BBC Radio 7, 13 December 2008
Kenneth Grahame's enduring classic continues to delight readers, listeners and
theatregoers a century after it first appeared. Perhaps this is due to the characterization - good-natured Mole contrasted
with the hale and hearty Rat, the commonsensical Badger and of course the braggart Toad, who experiences a series of comic
misadventures before recovering Toad Hall from the invading hordes of rodents. Or perhaps the book's popularity is due to
its picaresque structure, with each new dramatic set piece presenting further difficulties for Toad (in particular) to negotiate.
Or maybe people respond to Grahame's gentle satire of the progressive spirit, which takes little heed of lasting values
such as friendship and community loyalty. In its modest way The Wind in the Willows is just as critical
of industrialism as Dickens' Hard Times - especially when Toad callously casting aside the horse-drawn
cart (complete with Albert the horse) in favour of a new motor-car.

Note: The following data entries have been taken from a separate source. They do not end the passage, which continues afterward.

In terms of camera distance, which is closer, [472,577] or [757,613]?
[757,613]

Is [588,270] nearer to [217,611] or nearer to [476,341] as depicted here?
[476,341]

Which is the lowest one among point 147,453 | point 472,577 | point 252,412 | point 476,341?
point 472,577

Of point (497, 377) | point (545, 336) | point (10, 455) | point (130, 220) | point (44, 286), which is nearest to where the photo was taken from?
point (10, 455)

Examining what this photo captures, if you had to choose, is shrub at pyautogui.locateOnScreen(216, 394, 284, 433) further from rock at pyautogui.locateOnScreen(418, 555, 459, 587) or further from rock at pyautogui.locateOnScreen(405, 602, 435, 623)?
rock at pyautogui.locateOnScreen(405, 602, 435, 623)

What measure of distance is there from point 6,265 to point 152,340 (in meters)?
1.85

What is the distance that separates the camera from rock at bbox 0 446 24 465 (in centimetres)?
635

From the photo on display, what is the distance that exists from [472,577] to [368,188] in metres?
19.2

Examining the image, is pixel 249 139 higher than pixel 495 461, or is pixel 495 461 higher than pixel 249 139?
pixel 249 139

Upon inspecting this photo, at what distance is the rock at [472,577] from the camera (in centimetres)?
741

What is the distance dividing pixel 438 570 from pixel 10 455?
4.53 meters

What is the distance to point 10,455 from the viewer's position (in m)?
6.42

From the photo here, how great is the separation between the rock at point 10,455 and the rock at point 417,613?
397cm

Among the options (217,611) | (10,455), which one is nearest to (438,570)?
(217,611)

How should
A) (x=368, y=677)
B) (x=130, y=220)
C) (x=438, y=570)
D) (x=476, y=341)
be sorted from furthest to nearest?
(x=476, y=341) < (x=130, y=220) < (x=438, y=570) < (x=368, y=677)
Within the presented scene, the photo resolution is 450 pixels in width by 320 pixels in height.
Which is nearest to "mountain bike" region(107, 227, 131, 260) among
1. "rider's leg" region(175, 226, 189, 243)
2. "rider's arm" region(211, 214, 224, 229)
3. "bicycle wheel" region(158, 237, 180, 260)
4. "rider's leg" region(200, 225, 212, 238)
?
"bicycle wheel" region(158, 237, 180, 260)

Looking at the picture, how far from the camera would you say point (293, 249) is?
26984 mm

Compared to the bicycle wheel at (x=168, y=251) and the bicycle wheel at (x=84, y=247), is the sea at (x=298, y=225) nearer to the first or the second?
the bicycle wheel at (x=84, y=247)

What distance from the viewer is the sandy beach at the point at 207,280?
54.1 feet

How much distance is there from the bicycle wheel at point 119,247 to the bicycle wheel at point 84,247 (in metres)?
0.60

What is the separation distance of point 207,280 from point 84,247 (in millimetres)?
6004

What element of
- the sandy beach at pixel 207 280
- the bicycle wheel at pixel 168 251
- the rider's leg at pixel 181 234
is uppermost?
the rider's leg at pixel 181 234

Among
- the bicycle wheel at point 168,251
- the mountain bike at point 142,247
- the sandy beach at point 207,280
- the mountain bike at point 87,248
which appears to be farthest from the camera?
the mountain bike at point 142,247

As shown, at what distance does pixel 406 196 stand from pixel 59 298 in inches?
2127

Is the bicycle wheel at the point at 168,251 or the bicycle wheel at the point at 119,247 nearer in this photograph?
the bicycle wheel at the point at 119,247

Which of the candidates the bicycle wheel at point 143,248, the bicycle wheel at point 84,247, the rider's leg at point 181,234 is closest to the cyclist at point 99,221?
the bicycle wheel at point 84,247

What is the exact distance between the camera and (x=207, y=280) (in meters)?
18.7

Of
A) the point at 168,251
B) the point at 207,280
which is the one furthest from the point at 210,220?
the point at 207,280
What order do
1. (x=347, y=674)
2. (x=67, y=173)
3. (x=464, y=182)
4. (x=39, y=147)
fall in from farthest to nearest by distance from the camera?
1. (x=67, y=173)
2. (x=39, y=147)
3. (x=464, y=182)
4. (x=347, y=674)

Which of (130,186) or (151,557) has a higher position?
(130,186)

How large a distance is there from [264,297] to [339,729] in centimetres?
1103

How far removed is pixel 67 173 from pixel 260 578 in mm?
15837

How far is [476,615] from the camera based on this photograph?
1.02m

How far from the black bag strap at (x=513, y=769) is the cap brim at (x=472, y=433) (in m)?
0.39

As I listened to David Blount's radio production of Alan Bennett's adaptation (which
played very successfully at the Royal National Theatre in the 80s and 90s), I understood that The Wind in the Willows
also celebrates Edwardian England - the world evoked in A.E.Housman's "A Shropshire Lad" (broadcast earlier this month on
Radio 4) of verdant landscapes, home comforts and social stability. There are long descriptions of the food Rat incorporates
in the hamper while picknicking with Mole; Mole enjoys the experience of returning to his modest abode, even though it lacks
the luxuries of Rat's house; while Badger falls asleep in front of the fire. Anyone foolhardy enough to challenge this social
order - such as the weasels - is ruthlessly dealt with. Blount confirmed the truth of the old adage that an Englishman's home
is his castle; no one should attempt to usurp it, while the legitimate inhabitants should not venture too far away, if they
knew what was good for them. For Rat, the Wild Wood was clearly off-limits.
This production's endorsement of English virtues was further emphasized by the casting,
which used such reliable names as Richard Briers (Rat), Derek Waring (Badger), Terence Rigby (Albert), Leslie Phillips (The
Magistrate) and Jeffrey Holland (the Engine-Driver). All these television names had great fun delivering Bennett's witty dialogue,
while we, as listeners, could feel secure that we were listening to the kind of top-notch performances characteristic of a
This Wind in the Willows was great fun. In spite of his stated ambition
to change, we knew that Toad (Nickolas Grace) would remain a braggart, albeit a lovable one. Even at the end, when he grudgingly
acknowledge that Toad Hall would not have been recovered without the help of his friends, he still believed it was his
right and privilege to stand up and sing a song. Everyone exclaimed "Oh, Toad!" but made no attempt to restrain him. Even
in Grahame's cosy world, there is still a space for those who dare to be different.